Insomma, la condanna inflitta a Gesù, l’Innocente per eccellenza, invece di mantenerli sicuri al loro posto, gli ha ottenuto la destituzione.
In quello stesso anno 36, tra l’Imperatore Tiberio e il “re” di Edessa nell’Osroene (Asia Minore), Abgar il Nero, ci fu uno scambio epistolare di brevi lettere, in cui Abgar prega Tiberio di intervenire contro i Giudei per punire i responsabili della Crocifissione di Gesù, e Tiberio risponde di aver già provveduto, destituendo Caifa e Pilato, e promette di prendere ancora altri provvedimenti appena possibile.
Per ora non andiamo oltre. Ci fermiamo alla richiesta da parte di Tiberio di far riconoscere da parte del Senato di Roma, Gesù come dio. Questa proposta imperiale documenta che Gesù fin dall’inizio era adorato come Dio, già dai suoi contemporanei, nei suoi stessi anni, dai suoi seguaci, al punto che l’Imperatore voleva far accettare la sua divinità dal Senato di Roma.
Dunque, non c’è stata, come dicono i novatori di ieri e di oggi, una “divinizzazione” successiva di Gesù da parte dei posteri. Non c’è mai stato, come sosteneva Bultmann, un “Gesù storico” di cui sappiamo quasi nulla, “un uomo soltanto marginale”, “un popolano qualsiasi”, e poi un “Cristo della fede”, inventato decenni dopo da comunità anonime ed effervescenti. Fin da subito Gesù è stato riconosciuto “Cristo”, cioè il Consacrato, il Messia, anzi adorato come Dio fatto uomo.
«Gesù appare immediatamente e senza genesi, posto su un piano di uguaglianza con Jahvè. Gesù è Dio stesso». Così scrivono gli storici e gli esegeti davvero seri e oggettivi. Così fin dall’inizio, Gesù fece parlare di sé non solo la cultura di Roma, come testimoniano Svetonio, Plinio e Tacito (e quanti altri di cui presto scriveremo), ma coinvolse lo stesso Imperatore Tiberio con argomenti e autorità così eclatanti da farsi riconoscere Dio. Non c’è mai stato su di Lui il silenzio del mondo (“silentium saeculi”), ma il fragore del mondo attorno a Lui.

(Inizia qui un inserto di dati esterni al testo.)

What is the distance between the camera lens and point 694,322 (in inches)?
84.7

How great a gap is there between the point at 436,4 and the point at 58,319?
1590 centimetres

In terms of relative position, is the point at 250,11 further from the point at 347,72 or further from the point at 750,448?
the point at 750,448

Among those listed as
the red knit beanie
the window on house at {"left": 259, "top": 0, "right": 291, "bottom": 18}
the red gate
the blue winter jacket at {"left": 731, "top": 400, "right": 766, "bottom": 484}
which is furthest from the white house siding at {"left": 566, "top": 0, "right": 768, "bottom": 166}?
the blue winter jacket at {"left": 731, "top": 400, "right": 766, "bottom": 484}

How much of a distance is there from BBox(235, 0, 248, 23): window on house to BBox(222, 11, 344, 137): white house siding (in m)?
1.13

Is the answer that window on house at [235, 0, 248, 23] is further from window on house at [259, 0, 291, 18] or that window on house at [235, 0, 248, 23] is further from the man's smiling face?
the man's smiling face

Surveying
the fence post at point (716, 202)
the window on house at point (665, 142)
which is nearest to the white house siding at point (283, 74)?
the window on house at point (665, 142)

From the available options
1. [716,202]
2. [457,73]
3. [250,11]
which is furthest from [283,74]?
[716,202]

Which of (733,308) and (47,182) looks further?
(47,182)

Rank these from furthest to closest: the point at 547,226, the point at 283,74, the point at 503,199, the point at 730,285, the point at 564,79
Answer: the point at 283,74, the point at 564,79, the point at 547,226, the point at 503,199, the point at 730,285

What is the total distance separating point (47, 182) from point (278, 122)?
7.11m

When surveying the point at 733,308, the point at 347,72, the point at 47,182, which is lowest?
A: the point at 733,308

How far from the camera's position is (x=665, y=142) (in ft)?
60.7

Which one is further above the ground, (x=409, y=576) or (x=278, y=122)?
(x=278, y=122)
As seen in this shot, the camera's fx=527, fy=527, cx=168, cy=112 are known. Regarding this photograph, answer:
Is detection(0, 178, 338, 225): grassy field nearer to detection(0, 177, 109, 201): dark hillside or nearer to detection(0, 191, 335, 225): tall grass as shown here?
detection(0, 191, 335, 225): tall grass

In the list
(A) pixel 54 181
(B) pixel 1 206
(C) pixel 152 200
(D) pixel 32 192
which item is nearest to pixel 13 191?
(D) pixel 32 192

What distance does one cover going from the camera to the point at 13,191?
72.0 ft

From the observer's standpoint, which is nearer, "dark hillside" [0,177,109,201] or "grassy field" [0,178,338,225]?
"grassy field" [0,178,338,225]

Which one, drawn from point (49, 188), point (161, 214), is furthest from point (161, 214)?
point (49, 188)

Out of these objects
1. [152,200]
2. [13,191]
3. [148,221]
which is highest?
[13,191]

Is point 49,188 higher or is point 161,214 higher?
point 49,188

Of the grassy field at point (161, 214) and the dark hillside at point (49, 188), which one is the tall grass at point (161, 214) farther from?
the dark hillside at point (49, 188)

Con buona pace dei novatori e dei loro maestri, e per la gloria di Cristo.  

* Tratto da: Marta Sordi, I cristiani e l’impero romano, Jaca Book, Milano 2004; Ilaria Ramelli, Un quindicennio di studi sulla prima diffusione dell’annuncio cristiano, in: I. Ramelli – E. Innocenti, Gesù a Roma, Sacra Fraternitas aurigarum, Roma 2007; A. Socci, La guerra contro Gesù, Rizzoli, Milano 2011.